Provided text –
↓
St. Jerome in his Study. This is undated, but was probably finished about 1505. It shows us the saint with brown hair and a youthful mien wearing a close-fitting cap, red cassock, white surplice, and tawny episcopal cape. His study is one of those private oratories so popular and so numerous in Venice, that their number was at length limited by law, lest attendance at Church should be interfered with. “There is nothing to speak of a life of self-denial or arduous devotion to the problems of sin and redemption. It is the ordinary Venetian scholar’s life, used for the sake of light and shade.”

At the extreme end of the room is an arch containing a cherub in mosaic. In the arch stands an altarwith a cupboard below containing an incense boat, cruets and an alb. At service these doors would be closed and the silk curtain, now seen pulled to one side, would form a frontal. On a pedestal stands the Redeemer with the Resurrection banner, and on the altar itself are a bishop’s mitre and a pair of brass candlesticks of a shape peculiar to Venice. In the open cupboard on the left is an octagonal book-stand on which, as well as on the table, are some books. The shelves round the room are occupied by vases and bowls, a statuette of Venus, and of a horse, an astronomical sphere and numerous closed folios; on the wall above, a carved wooden lion’s paw holds a candlestick.

The Saint’s elbow chair is of wood covered with red cloth, studded with brass nails and with two wooden knobs at the tips of the side-pieces. Such seats were reserved in religious ceremonies for prelates, and on solemn days a silk hanging would be placed on the faldstool, a cushion of gilded leather on the seat and a canopy would be attached to the ornamental head on the back of the chair. The table at which the Saint is working is remarkable, being of a kind well-known in Venice, fastened to a bracket on the wall and supported by a metal tripod. This table as well as the bench on which St. Jerome sits, and the platform occupied by the table are studded along the edges. Ready to his hand are open and closed books, a breviary, an inkstand, a bell and a shell or burnishing “pig” with which to smooth any erasure made on the parchment. Scattered about are books of music, in which the notes may be plainly read, a little placard on the floor bears the artist’s name. A dear little dog eagerly awaits the conclusion of his master’s task.
↑
Collected data –
↓
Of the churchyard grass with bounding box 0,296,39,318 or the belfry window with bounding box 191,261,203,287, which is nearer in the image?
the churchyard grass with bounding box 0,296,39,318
↑
Given exercise A – According to the passage on St. Jerome in his Study, what holds a candlestick on the wall above the shelves?
Given exercise B – Write the next part of the passage on St. Jerome in his Study, starting after its last sentence.
The data here was taken from a different source than the passage on St. Jerome in his Study.

Answer A – A carved wooden lion's paw.

Answer B –
Ruskin preferred to call this picture “St. Jerome in his Paradise,” maintaining that the saint has passed within the veil, so his folios are closed for he has no need of them; the candlesticks are empty “for they need no candle,” the Venus stands for the temptations of this world which he put away from him, and so on (see St. Mark’s Rest).

St. Jerome may be said to represent the contemplative life, as St. George symbolizes the practical active life of man. Ruskin thinks that the story of St. George has grown out of that of Perseus. According to legend, St. George was born in Cappadocia, and while travelling through Lybia came to a place where a monstrous dragon ravaged the neighbourhood. Finding that the Princess Cleodolinda was about to be sacrificed to it, he attacked the dragon, slew it, dragged it into the city, and as a result of his faith, the king of that land and many of his people were baptized. St. George underwent many tortures at the hand of Diocletian, who only succeeded in killing him by cutting off his head.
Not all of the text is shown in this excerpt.